Although Puducherry is known to be located on the south eastern coast, the 30 constituencies that make up the Union Territory (UT) of Puducherry are scattered around the region. While Puducherry and Karaikal are in Tamil Nadu, Telugu-speaking Yanam is on the banks of the Godavari in Andhra Pradesh, and Mahe is on the west coast, in Kerala, around 609 km from Puducherry.
Yanam recorded the highest number of voters in the UT this time, with a total turnout of 90.95%. Polling booths had crèche facilities in accordance with the new norms. In 2019, the Election Commission of India had announced a new initiative, setting up creches at polling booths to encourage more women to vote.
According to data released by the Election Commission, the UT has 116 “third gender” voters, of who 96 are from Puducherry, 18 in Ariankuppam, and 16 in Karaikal North.
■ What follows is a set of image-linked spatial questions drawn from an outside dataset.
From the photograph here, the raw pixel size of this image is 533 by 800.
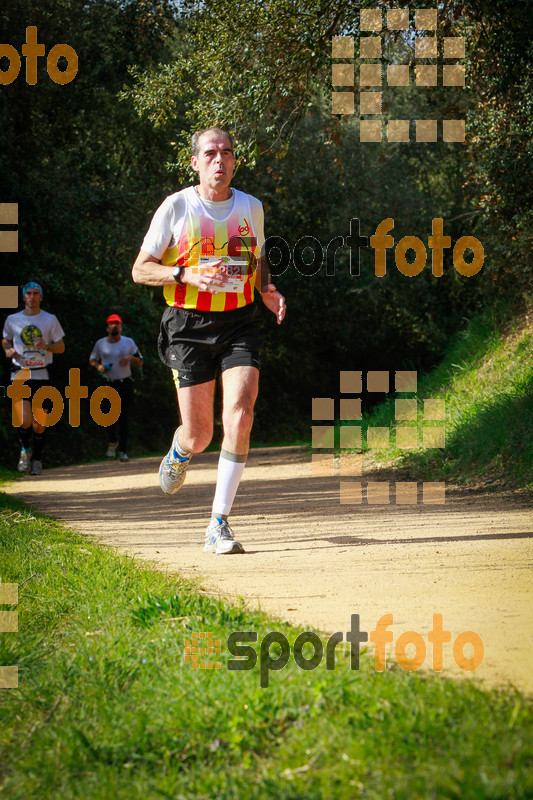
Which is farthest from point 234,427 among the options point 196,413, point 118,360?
point 118,360

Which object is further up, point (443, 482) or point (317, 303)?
point (317, 303)

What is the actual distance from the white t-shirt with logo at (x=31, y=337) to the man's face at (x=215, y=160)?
231 inches

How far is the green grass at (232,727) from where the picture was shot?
205cm

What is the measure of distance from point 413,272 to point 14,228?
7536 millimetres

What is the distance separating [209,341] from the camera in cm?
536

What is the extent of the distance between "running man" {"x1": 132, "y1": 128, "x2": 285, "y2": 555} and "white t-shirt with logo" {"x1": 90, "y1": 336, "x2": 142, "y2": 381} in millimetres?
7588

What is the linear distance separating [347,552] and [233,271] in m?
1.72

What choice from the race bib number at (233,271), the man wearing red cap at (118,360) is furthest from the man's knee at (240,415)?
the man wearing red cap at (118,360)

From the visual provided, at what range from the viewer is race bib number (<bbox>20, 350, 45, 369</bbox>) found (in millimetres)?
10773

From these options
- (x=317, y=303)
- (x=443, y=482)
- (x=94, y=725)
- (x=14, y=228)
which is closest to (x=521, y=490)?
(x=443, y=482)

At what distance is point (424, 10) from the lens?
361 inches

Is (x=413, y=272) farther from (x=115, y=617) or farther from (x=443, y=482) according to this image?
(x=115, y=617)

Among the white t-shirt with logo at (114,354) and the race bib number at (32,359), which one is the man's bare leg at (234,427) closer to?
the race bib number at (32,359)

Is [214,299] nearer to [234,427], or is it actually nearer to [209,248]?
[209,248]
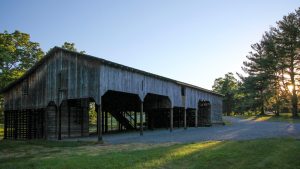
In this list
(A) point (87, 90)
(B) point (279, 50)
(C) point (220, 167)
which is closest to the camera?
(C) point (220, 167)

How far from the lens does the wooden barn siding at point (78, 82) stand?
2550 centimetres

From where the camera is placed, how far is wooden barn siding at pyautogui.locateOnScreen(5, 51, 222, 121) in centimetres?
2550

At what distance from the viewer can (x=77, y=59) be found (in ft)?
88.3

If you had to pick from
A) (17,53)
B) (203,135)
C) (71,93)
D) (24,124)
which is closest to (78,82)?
(71,93)

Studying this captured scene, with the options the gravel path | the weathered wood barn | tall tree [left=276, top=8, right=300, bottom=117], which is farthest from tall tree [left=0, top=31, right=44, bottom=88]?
tall tree [left=276, top=8, right=300, bottom=117]

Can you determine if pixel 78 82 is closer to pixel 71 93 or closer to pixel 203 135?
pixel 71 93

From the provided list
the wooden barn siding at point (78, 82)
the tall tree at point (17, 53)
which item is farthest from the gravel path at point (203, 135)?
the tall tree at point (17, 53)

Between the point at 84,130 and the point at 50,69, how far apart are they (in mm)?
7284

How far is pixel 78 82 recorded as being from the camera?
26578mm

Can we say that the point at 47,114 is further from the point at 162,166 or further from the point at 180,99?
the point at 162,166

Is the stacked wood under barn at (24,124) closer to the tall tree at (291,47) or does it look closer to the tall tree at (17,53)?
the tall tree at (17,53)

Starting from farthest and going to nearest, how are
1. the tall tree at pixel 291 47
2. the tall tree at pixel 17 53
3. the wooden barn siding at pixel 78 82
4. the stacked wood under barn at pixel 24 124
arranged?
the tall tree at pixel 291 47 → the tall tree at pixel 17 53 → the stacked wood under barn at pixel 24 124 → the wooden barn siding at pixel 78 82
The trans gender community in Puducherry has called for a proper survey on the number of trans persons in the UT and for efforts to bring them into the mainstream. According to a report in The Hindu, they have said the actual number is far greater than official figures.
Born and bred in Puducherry, 34-year old Abirami K, a physiotherapist, is hoping that whoever comes to power will focus on local issues. “We always feel we are overlooked. We need the authorities to support the local population in terms of jobs, etc.” she says. “It’s time to give a boost to the local community.”
One of the voter awareness initiatives that went viral on social media was the miniature model polling booth created by Umapathy K, an arts teacher from a school in Selaimedu village, around 18 km from Puducherry. Using waste materials such as husk, shell, dried fruits, dried spathe – the scales sheathing enclosing the flower cluster of certain plants, inflorescence-the complete flower head of a plant including stems, stalks, bracts and flowers, and coir, Umapathy and his students have created the whole polling experience in miniature, from temperature checks at the entrance to the point of exit.